• PROVIDED MATERIAL:
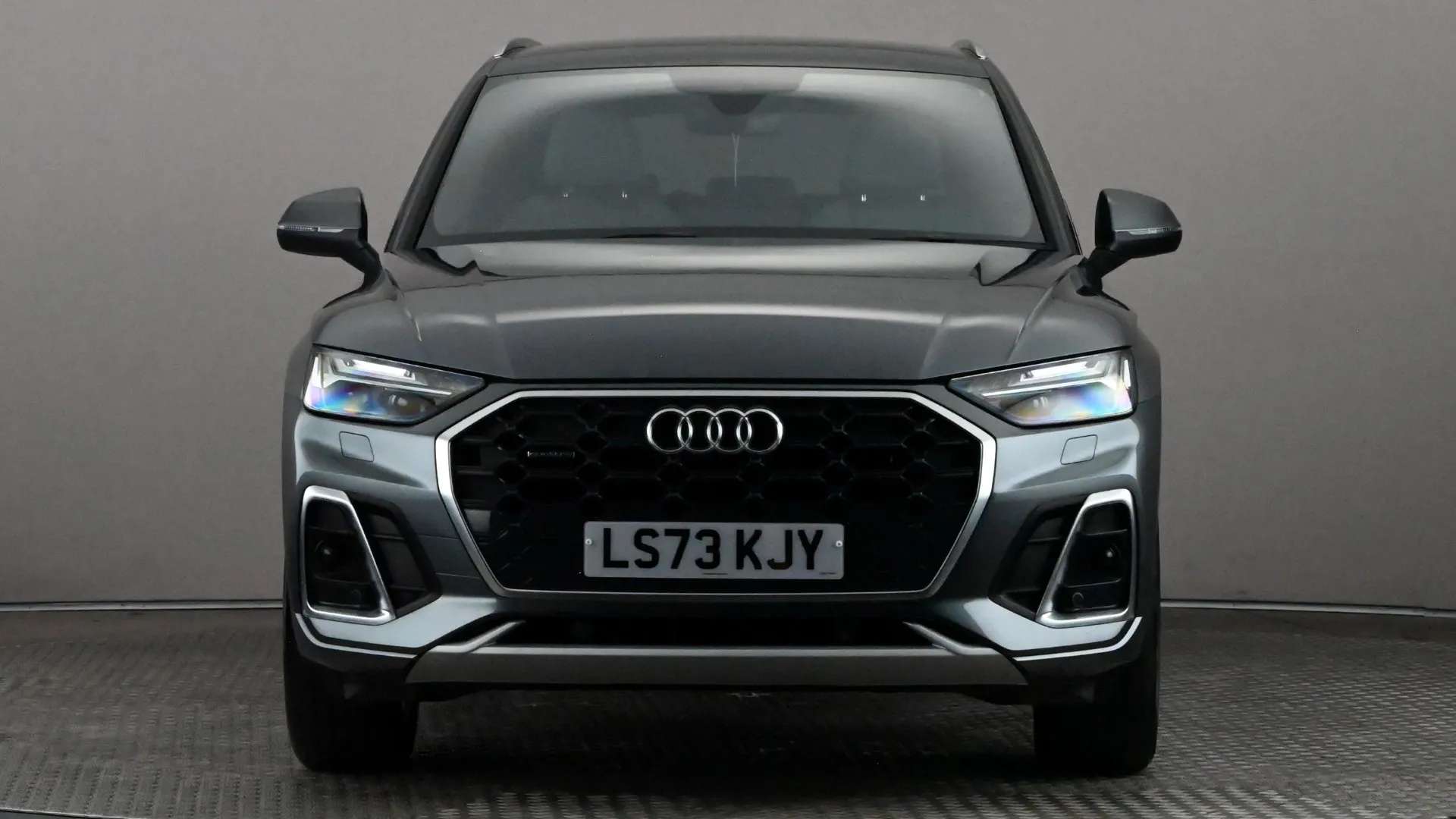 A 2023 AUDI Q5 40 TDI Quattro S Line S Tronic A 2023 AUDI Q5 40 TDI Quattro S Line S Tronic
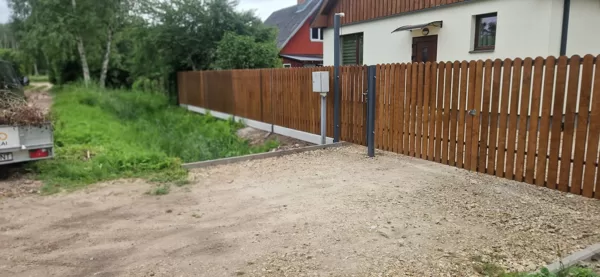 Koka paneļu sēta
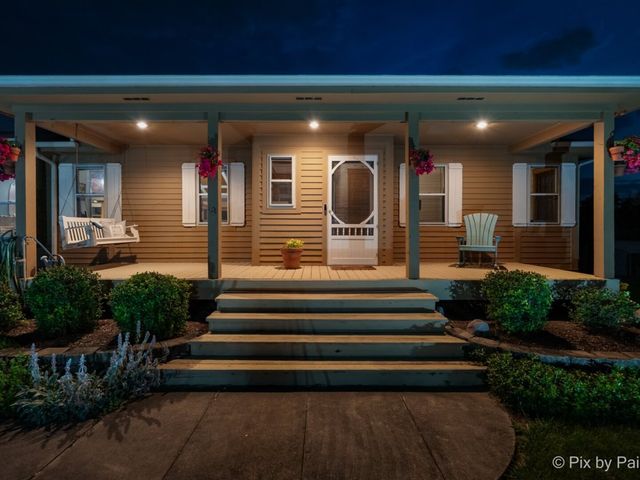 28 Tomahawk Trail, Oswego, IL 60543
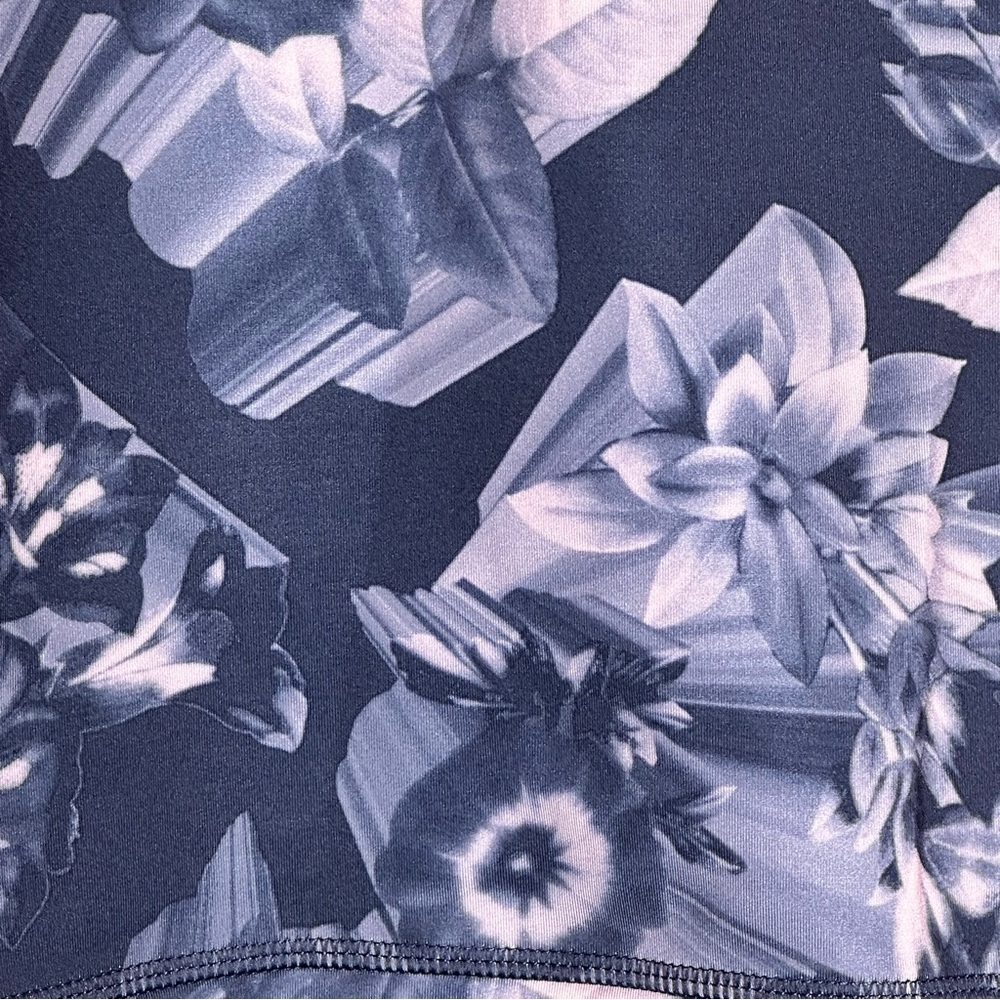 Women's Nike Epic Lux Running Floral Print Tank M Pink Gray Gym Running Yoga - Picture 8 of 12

• WORK ITEM: With the pictures omitted, copy exactly the lines from the line that contains "Koka paneļu sēta" through the end of the material.

• TASK OUTPUT:
 Koka paneļu sēta
 28 Tomahawk Trail, Oswego, IL 60543
 Women's Nike Epic Lux Running Floral Print Tank M Pink Gray Gym Running Yoga - Picture 8 of 12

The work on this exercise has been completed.